Durante el trayecto de vuelta a la ciudad siguió lloviendo. Los trabajadores de la carretera de Jessore habían dejado las herramientas para refugiarse bajo las hojas de palmera, a modo de toldo improvisado, mientras sus excavaciones quedaban reducidas a pozos de un barro negro espeso que me trajeron recuerdos de Francia. Pusimos rumbo a Cossipore. Íbamos a hacer otra visita al prostíbulo de la señora Bose.

El chaparrón había obstruido las cloacas, convirtiendo las carreteras en canales y la Ciudad Negra en la Venecia de los pobres, aunque con menos góndolas y más ratas ahogadas. El tráfico apenas avanzaba, pero a los nativos no parecía importarles. Más bien se habría dicho que la lluvia les daba energías.

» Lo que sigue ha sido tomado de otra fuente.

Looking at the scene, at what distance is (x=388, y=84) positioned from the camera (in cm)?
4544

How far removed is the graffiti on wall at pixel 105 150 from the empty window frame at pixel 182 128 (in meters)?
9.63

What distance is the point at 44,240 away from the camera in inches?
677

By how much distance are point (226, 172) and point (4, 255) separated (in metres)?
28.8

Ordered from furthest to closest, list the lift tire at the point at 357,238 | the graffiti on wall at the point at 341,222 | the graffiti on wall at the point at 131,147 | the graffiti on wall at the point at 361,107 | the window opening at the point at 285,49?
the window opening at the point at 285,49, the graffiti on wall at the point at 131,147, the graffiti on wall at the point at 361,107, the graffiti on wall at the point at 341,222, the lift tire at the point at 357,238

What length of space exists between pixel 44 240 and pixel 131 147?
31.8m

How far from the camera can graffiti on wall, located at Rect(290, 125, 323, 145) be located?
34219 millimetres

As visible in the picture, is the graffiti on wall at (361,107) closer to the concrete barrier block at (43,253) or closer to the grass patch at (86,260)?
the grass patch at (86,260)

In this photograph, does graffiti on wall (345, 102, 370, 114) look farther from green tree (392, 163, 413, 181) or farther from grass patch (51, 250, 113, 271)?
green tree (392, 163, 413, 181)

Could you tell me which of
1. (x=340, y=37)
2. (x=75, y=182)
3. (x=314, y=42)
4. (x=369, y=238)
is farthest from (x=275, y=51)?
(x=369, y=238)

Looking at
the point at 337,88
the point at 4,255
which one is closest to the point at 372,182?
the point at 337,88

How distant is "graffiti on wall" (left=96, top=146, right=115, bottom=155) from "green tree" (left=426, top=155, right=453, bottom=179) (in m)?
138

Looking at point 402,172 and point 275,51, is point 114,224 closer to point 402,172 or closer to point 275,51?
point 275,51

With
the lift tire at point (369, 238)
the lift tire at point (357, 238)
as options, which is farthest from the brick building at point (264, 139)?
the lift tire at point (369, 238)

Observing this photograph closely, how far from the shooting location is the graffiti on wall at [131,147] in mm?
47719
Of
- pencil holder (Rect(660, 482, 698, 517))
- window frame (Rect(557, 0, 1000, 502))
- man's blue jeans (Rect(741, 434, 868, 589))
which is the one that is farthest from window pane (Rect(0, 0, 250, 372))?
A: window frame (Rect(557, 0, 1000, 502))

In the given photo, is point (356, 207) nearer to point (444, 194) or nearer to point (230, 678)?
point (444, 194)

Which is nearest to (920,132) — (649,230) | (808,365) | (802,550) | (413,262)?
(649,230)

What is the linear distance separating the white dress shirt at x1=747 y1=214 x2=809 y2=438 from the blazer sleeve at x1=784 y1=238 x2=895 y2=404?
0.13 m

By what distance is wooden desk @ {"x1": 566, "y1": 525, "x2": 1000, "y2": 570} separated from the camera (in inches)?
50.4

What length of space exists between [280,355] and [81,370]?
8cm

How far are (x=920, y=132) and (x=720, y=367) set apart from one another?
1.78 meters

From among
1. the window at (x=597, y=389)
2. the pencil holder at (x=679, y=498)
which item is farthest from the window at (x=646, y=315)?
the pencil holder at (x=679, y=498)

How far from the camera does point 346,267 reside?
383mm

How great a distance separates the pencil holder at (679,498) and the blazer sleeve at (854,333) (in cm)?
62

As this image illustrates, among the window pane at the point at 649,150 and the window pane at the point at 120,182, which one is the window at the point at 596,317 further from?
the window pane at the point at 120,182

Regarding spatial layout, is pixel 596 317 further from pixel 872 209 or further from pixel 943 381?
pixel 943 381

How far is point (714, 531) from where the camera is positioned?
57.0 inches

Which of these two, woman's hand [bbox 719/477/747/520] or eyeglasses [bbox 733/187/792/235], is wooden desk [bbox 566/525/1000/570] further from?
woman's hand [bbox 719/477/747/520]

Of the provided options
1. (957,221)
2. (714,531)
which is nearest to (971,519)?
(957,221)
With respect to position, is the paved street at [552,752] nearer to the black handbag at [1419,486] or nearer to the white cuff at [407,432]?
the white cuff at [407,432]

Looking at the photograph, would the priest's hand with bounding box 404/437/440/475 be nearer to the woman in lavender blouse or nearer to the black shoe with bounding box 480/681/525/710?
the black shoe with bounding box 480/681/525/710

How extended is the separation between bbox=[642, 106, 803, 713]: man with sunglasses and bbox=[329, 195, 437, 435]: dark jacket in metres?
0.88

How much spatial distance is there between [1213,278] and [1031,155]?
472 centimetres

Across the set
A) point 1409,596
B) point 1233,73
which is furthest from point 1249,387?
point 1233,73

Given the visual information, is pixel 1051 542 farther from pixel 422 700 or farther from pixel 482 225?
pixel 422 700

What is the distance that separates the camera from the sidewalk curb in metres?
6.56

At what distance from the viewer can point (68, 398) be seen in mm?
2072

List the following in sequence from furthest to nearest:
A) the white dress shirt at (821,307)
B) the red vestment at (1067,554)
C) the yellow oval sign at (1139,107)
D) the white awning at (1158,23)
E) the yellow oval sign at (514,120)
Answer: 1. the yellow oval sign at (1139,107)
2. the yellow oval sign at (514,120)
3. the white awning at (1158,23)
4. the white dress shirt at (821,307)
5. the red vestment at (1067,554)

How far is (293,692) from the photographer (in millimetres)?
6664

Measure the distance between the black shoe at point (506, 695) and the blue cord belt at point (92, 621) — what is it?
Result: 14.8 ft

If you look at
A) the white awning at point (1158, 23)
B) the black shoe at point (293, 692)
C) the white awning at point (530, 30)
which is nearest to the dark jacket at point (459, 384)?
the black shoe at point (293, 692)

Maniktollah Lane era demasiado estrecha para que circularan los coches, así que Banerjee mandó al chófer que parase en una calle cercana.

—Tendremos que hacer el resto del trayecto a pie —dijo.

Por mí perfecto. Lo único que me preocupaba era tener que nadar. El agua negra me llegaba por encima de los tobillos. Tenía los zapatos y los calcetines empapados, y los pantalones mojados hasta las rodillas. Por su parte, Surrender-not se lo estaba pasando en grande. Con los zapatos y los calcetines en la mano, sonreía como los niños que chapotean en la playa de Brighton. Para él los pantalones no suponían ningún problema, por la simple razón de que, según estipulaba la normativa para los policías autóctonos, los llevaba cortos como los estudiantes más pequeños de algunos colegios privados.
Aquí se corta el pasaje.